Footbath Cafe & Bar Donyoku delivers on its name – it's a café/bar that also has footbaths, so you can sip on a cuppa while dipping your toes in the hot baths set up under the tables. But what sets Donyoku apart even more than that is the warm community they foster with their patrons.
Along with two tables with footbaths, they have a couple of conventional tables, hammocks and counter seats. Families and teenagers are also welcome to drop by and chat with the staff or pick up a book to read from the ‘travelling bookshelf ’, where customers regularly drop off and pick up tomes for free.
As for the food, Donyoku’s Vietnamese sandwiches are especially noteworthy, and they also have salads and Japanese rice bowls on their menu that start from just ¥800.
Located just a few minutes' walk from Ni-chome, this café and bar is all about creating a better world. It focuses on raising money and awareness for sustainable development goals such as clean water, gender and LGBT+ equality and green energy.

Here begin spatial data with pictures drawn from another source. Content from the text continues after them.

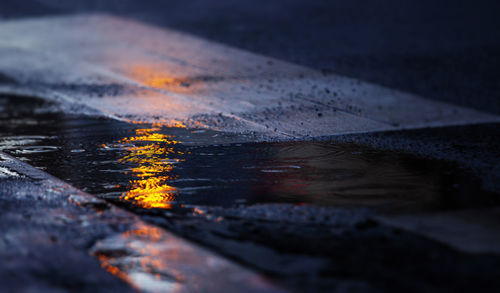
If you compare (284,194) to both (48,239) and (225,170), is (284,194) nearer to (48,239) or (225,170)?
(225,170)

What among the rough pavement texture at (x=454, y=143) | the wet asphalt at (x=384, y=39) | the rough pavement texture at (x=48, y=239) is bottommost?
the rough pavement texture at (x=48, y=239)

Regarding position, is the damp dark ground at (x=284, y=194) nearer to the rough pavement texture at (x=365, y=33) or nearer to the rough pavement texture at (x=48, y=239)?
the rough pavement texture at (x=48, y=239)

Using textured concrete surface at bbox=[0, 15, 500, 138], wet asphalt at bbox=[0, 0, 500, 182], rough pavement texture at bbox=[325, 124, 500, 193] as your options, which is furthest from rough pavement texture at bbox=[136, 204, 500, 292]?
textured concrete surface at bbox=[0, 15, 500, 138]

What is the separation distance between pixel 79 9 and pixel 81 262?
13.7 m

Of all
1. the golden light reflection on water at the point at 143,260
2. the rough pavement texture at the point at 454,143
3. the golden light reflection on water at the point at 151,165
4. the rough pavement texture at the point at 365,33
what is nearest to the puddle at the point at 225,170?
the golden light reflection on water at the point at 151,165

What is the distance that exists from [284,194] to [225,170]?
0.75 metres

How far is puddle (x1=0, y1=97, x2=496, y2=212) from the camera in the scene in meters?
4.38

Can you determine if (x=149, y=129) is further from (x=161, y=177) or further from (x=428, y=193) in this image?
(x=428, y=193)

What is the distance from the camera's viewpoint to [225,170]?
201 inches

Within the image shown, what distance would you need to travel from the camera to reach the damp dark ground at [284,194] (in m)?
3.27

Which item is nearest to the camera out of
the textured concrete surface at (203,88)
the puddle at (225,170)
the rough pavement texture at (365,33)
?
the puddle at (225,170)

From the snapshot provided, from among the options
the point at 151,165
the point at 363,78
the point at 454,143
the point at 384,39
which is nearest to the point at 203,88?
the point at 363,78

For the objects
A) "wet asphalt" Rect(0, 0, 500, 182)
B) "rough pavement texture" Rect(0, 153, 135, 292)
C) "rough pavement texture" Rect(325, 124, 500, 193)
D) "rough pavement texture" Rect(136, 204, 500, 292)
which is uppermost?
"wet asphalt" Rect(0, 0, 500, 182)

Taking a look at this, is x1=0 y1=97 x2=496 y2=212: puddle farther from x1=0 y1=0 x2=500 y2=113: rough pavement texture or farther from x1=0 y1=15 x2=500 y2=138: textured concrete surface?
x1=0 y1=0 x2=500 y2=113: rough pavement texture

Shinjuku Dialogue is headed by transgender spokeswoman Syun-san, whose upbeat personality you can catch during its bar opening hours from 6pm to midnight. This safe space prides itself on being a place anyone can visit and have an open dialogue while enjoying tasty food and drinks. A portion of the proceeds from every drink order is donated to the social cause of your choice. The café menu includes seasonal Japanese-style rice dishes, Western sweets and snacks starting from ¥250.
Best summed up by its motto ‘Música y Anti-Capitalismo!’ (‘Music and anti-capitalism!’), Lavanderia offers a refreshingly Spanish-focused space. You’ll find a remarkable selection of Spanish books on its vast bookshelves. Japanese and English books are available too, and the collection features a wide variety of art books and publications on music.
True to its anti-capitalism roots, Café Lavanderia is run by a collective of 18 members. The coffee costs between ¥300 and ¥500, depending on how much you want to pay, with several other drinks including orange juice and ginger ale also available. Best of all, the place is home to four ginger cats who will give you the warmest of welcomes.
Hoshio is not just any bar in Shinjuku Ni-chome; it’s also an art gallery, music venue and event space. The gallery focuses on young, up-and-coming artists while the exhibition changes every fortnight – plus, it’s manned by a different arts practitioner every day, be it a musician, photographer or visual artist.
From Monday to Thursday, you can also drop by Hoshio for lunch (11.30am-2.30pm). A collaboration with travelling curry specialist Spice Hut, the curry menu by chef Kobayashi has been a hit with the locals. The curry dishes (from ¥800) are made with fresh seasonal ingredients, and since it’s not too oily or heavy, you can easily pair them with a cold beer.
Shinjuku Ni-Chome, Tokyo’s gay district, is famed for its high concentration of bars, clubs and eateries catering to the entire LGBT community. But the neighbourhood is also home to a few more unlikely operations, including this book café – Tokyo’s only shop dedicated to LGBT-lit. Okamalt is run by Japanese gay culture pioneer To Ogura, a writer and magazine editor who is known as Margarette in drag queen circles. 500-600 titles from his collection of 10,000 publications can be freely browsed at the café – ¥1,500 gets you 90 minutes of access, plus a drink and snacks.
Located off the main Naka-dori crossing of Ni-chome, this cute LGBT-friendly venue is one of the few in the area that caters to both the day and night crowds. While after dark sees Cocolo draw in the party-goers, the diverse daytime crowd pluck treats from the extensive menu which includes 18 different kinds of tea, Vietnamese coffee and fruit cake that changes monthly. It also serves light options like salads, but go for the delicious taco rice if you want something more filling to line your tummy for the night ahead.